▶ [Problem statement]:
Take the data that follows and retype it word for word.

◇ ◇ ◇

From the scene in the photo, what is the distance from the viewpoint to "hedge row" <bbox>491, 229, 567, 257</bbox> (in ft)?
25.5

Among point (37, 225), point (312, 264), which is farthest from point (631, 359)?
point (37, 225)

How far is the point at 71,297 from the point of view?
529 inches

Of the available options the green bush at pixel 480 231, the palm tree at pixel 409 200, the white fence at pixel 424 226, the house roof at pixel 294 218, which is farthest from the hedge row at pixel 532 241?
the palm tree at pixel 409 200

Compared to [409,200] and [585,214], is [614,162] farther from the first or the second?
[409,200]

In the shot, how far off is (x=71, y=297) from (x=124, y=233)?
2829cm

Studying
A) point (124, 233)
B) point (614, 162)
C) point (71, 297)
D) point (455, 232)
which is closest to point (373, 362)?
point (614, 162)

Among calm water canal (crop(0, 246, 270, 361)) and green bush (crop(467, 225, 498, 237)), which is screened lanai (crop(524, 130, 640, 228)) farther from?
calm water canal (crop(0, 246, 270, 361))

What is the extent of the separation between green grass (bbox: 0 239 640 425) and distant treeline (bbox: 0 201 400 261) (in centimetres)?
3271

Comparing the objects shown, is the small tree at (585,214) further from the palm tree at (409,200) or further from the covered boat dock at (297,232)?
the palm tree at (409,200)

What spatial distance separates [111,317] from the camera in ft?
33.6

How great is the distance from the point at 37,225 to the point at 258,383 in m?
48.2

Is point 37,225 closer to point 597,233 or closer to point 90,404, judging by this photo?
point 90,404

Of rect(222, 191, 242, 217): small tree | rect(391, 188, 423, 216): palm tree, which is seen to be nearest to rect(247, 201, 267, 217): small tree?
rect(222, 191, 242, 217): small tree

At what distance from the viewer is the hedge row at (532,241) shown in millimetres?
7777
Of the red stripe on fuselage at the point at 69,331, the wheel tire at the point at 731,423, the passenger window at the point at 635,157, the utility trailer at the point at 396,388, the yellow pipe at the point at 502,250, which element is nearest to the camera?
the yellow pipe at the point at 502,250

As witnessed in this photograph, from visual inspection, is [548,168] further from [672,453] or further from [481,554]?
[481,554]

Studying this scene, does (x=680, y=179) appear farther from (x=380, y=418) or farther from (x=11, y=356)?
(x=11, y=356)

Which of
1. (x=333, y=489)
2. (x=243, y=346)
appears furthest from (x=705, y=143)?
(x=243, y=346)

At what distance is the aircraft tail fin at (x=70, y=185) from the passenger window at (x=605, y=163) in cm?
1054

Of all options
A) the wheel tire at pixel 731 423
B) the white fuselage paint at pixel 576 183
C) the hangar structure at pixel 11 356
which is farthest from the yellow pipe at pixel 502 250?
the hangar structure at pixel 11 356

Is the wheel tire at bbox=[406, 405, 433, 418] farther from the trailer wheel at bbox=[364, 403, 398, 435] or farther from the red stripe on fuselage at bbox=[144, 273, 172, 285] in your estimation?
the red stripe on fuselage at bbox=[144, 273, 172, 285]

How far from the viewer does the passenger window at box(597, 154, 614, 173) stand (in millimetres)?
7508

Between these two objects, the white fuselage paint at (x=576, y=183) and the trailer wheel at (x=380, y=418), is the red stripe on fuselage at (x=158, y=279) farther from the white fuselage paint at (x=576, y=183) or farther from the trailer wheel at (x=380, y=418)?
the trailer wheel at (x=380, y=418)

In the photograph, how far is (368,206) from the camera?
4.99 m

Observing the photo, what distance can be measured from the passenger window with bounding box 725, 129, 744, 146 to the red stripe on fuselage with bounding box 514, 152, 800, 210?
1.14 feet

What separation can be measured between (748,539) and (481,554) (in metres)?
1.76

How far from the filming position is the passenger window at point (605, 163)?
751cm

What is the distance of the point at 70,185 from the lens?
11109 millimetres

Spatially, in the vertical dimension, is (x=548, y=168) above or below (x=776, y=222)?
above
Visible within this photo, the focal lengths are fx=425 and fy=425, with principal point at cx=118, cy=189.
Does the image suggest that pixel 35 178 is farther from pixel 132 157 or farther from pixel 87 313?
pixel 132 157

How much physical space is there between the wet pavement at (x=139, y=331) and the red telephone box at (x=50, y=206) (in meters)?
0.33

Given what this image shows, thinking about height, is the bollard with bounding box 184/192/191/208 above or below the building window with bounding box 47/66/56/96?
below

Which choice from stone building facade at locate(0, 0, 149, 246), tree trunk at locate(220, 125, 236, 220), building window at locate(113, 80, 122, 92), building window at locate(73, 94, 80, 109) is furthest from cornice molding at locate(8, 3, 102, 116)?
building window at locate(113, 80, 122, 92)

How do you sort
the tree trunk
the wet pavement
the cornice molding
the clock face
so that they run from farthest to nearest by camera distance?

◇ ◇ ◇

▶ [Response for this exercise]:
From the scene in the photo, what is the distance from the viewpoint to "hedge row" <bbox>491, 229, 567, 257</bbox> (in ft)?
25.5

Among point (37, 225), point (312, 264), which is farthest from point (631, 359)?
point (37, 225)

How far is the point at 71,297 from the point of view?
529 inches

Of the available options the green bush at pixel 480 231, the palm tree at pixel 409 200, the white fence at pixel 424 226, the house roof at pixel 294 218, which is farthest from the hedge row at pixel 532 241?
the palm tree at pixel 409 200

Compared to [409,200] and [585,214], is [614,162] farther from the first or the second?
[409,200]

In the shot, how far off is (x=71, y=297) from (x=124, y=233)?
2829cm

Studying
A) point (124, 233)
B) point (614, 162)
C) point (71, 297)
D) point (455, 232)
which is closest to point (373, 362)?
point (614, 162)

Among calm water canal (crop(0, 246, 270, 361)) and green bush (crop(467, 225, 498, 237)), which is screened lanai (crop(524, 130, 640, 228)) farther from?
calm water canal (crop(0, 246, 270, 361))

What is the extent of the separation between green grass (bbox: 0 239 640 425) and distant treeline (bbox: 0 201 400 261) (in centimetres)?
3271

Comparing the objects shown, is the small tree at (585,214) further from the palm tree at (409,200) or further from the covered boat dock at (297,232)?
the palm tree at (409,200)

What spatial distance separates [111,317] from the camera in ft?
33.6

How great is the distance from the point at 37,225 to the point at 258,383 in m?
48.2

Is point 37,225 closer to point 597,233 or closer to point 90,404, judging by this photo?
point 90,404

Of rect(222, 191, 242, 217): small tree | rect(391, 188, 423, 216): palm tree, which is seen to be nearest to rect(247, 201, 267, 217): small tree?
rect(222, 191, 242, 217): small tree

At what distance from the viewer is the hedge row at (532,241) shown in millimetres?
7777
Of the red stripe on fuselage at the point at 69,331, the wheel tire at the point at 731,423, the passenger window at the point at 635,157, the utility trailer at the point at 396,388, the yellow pipe at the point at 502,250, which element is nearest to the camera?
the yellow pipe at the point at 502,250

As witnessed in this photograph, from visual inspection, is [548,168] further from [672,453] or further from [481,554]?
[481,554]

Studying this scene, does (x=680, y=179) appear farther from (x=380, y=418) or farther from (x=11, y=356)?
(x=11, y=356)

Which of
1. (x=333, y=489)
2. (x=243, y=346)
appears furthest from (x=705, y=143)?
(x=243, y=346)

At what distance is the aircraft tail fin at (x=70, y=185) from the passenger window at (x=605, y=163) in cm?
1054

Of all options
A) the wheel tire at pixel 731 423
B) the white fuselage paint at pixel 576 183
C) the hangar structure at pixel 11 356
which is farthest from the yellow pipe at pixel 502 250?
the hangar structure at pixel 11 356

Is the wheel tire at bbox=[406, 405, 433, 418] farther from the trailer wheel at bbox=[364, 403, 398, 435] or farther from the red stripe on fuselage at bbox=[144, 273, 172, 285] in your estimation?
the red stripe on fuselage at bbox=[144, 273, 172, 285]

How far from the viewer does the passenger window at box(597, 154, 614, 173) stand (in millimetres)?
7508

Between these two objects, the white fuselage paint at (x=576, y=183) and the trailer wheel at (x=380, y=418), is the red stripe on fuselage at (x=158, y=279) farther from the white fuselage paint at (x=576, y=183) or farther from the trailer wheel at (x=380, y=418)?
the trailer wheel at (x=380, y=418)

In the photograph, how far is (368,206) from the camera?
4.99 m

Observing the photo, what distance can be measured from the passenger window with bounding box 725, 129, 744, 146 to the red stripe on fuselage with bounding box 514, 152, 800, 210?
1.14 feet

What separation can be measured between (748,539) and (481,554) (in metres)?
1.76

How far from the filming position is the passenger window at point (605, 163)?
751cm

What is the distance of the point at 70,185 from the lens?
11109 millimetres

Spatially, in the vertical dimension, is (x=548, y=168) above or below (x=776, y=222)?
above
Visible within this photo, the focal lengths are fx=425 and fy=425, with principal point at cx=118, cy=189.
Does the image suggest that pixel 35 178 is farther from pixel 132 157 or farther from pixel 87 313?
pixel 132 157

How much physical space is there between the wet pavement at (x=139, y=331) and the red telephone box at (x=50, y=206) (in meters)?
0.33

Given what this image shows, thinking about height, is the bollard with bounding box 184/192/191/208 above or below the building window with bounding box 47/66/56/96?
below

Which choice from stone building facade at locate(0, 0, 149, 246), tree trunk at locate(220, 125, 236, 220), building window at locate(113, 80, 122, 92), building window at locate(73, 94, 80, 109) is furthest from cornice molding at locate(8, 3, 102, 116)?
building window at locate(113, 80, 122, 92)

How do you sort
the tree trunk
the wet pavement
the cornice molding
the clock face
so that they run from farthest to nearest by camera distance?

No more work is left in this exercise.